Architecture With a Twist
The Turning Torso is a 54-storey skyscraper located in Malmo, Swenden, and at 190 metres high was the tallest building in Scandinavia upon completion.
Designed by Spanish architect Santiago Calatrava and modelled on the marble sculpture Twisting Torso(based on the form of a twisting human being that he designed years before), the skyscraper was intended to re-establish a recognisable skyline for the city of Malmo after the Kockums Crane was removed.
Construction on the residential tower began in 2001. Four years later, on 27 August 2005, Turning Torso was officially opened and crowned tallest building in Scandinavia, tallest residential building in the EU and the second tallest residential building in Europe.

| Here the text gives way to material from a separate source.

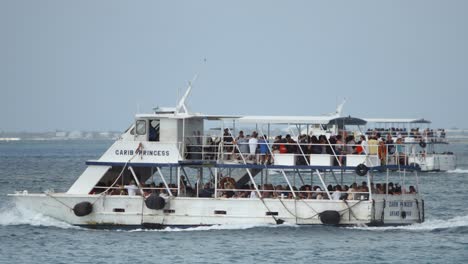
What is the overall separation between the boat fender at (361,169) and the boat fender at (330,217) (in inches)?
62.6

With a total of 14,599 square metres of residential space and 4,199 square metres of office space, Turning Torso is one of Calatrava’s largest buildings and one of the first residential buildings designed by this architect.
The most striking feature about this otherwise plain looking building is the gradual twist; ending with the topmost floor rotated ninety degrees clockwise with respect to the ground floor.
This means that residents moving into the building are afforded a choice of views across the city, varying from floor to floor.
The building consists of nine five-story segments that rotate as the structure rises. The pentagonal-shaped segments are fixed to the vertical core, which is supported by an exterior steel framework.
The two bottom segments of the building are used as office space, while segments three to nine consist of 147 luxury apartments.
The building is generally closed to the public, but for a few weeks during the summer months tickets are sold for visitors to ascend the tower and take in the views.